_Work order_. Exact wording is required for every entry; transcribe all of them and leave the images out.

_Data for this exercise_.
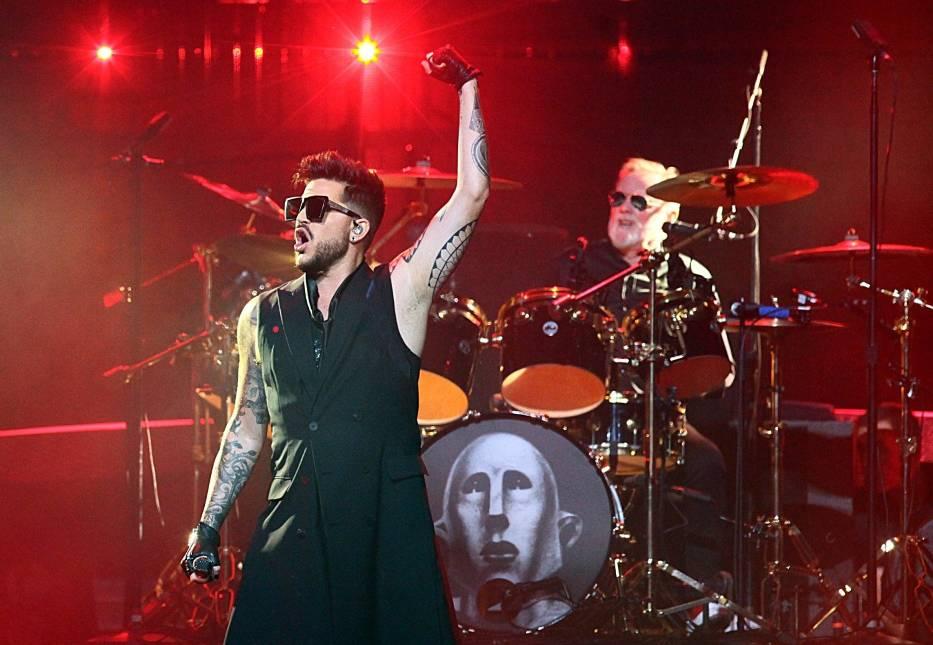 Piosenka została zarejestrowana zdalnie w domowych studiach artystów w Wielkiej Brytanii i Stanach Zjednoczonych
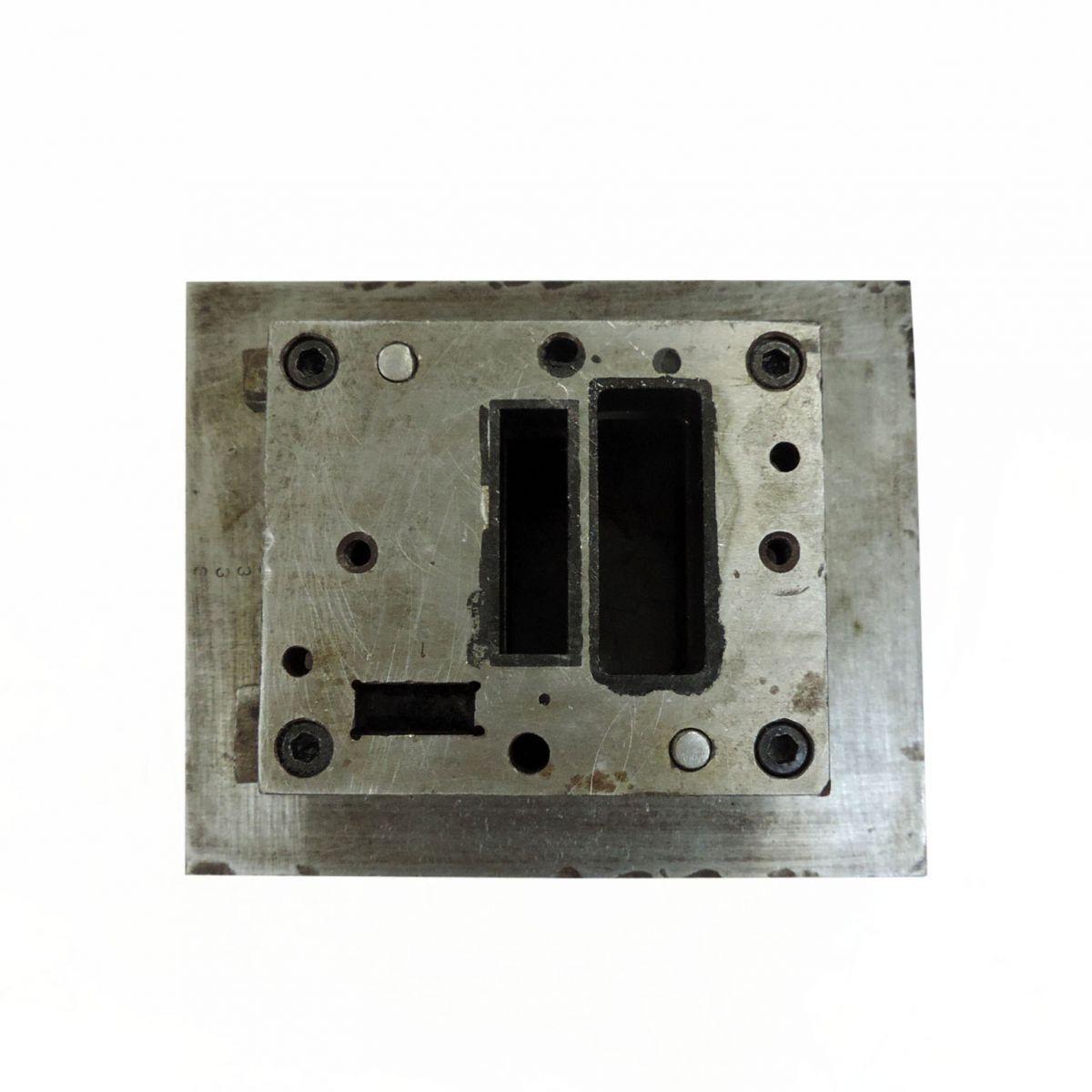 Estampo Prensa Excêntrica Hidráulica Estamparia ST15  - Usado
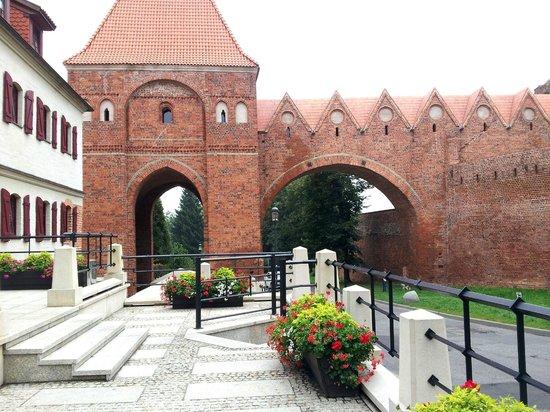 1231 Hotel : Hotel - left- just inside city walls - Lovely!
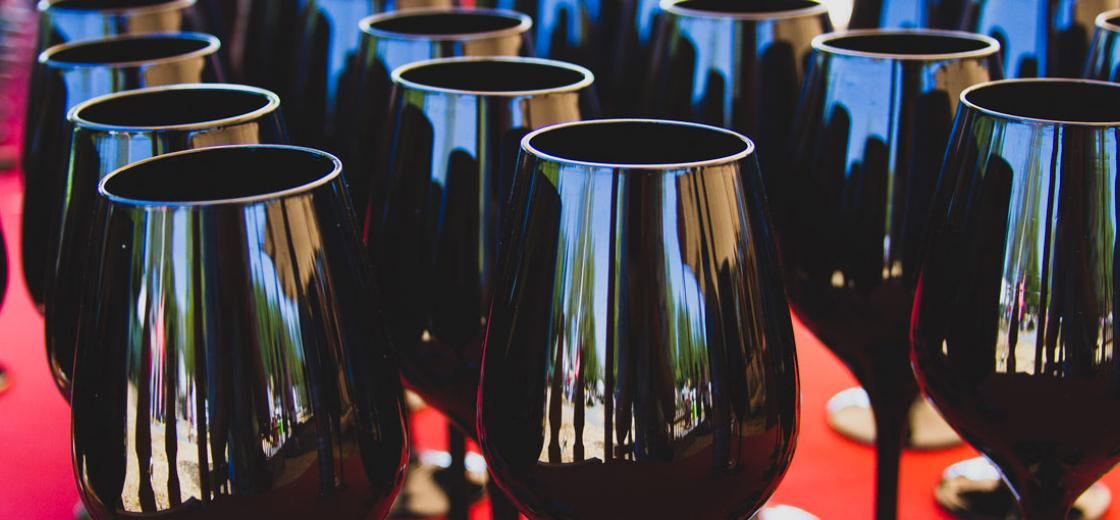 How To Conduct A Deductive Wine Tasting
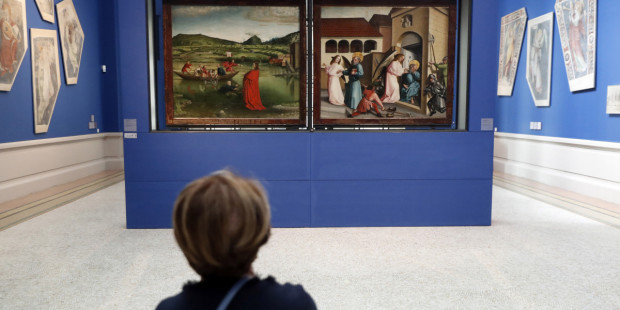 CHILD LOOKING AT PAINTINGS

_Task solution_.
 Piosenka została zarejestrowana zdalnie w domowych studiach artystów w Wielkiej Brytanii i Stanach Zjednoczonych
 Estampo Prensa Excêntrica Hidráulica Estamparia ST15  - Usado
 1231 Hotel : Hotel - left- just inside city walls - Lovely!
 How To Conduct A Deductive Wine Tasting
 CHILD LOOKING AT PAINTINGS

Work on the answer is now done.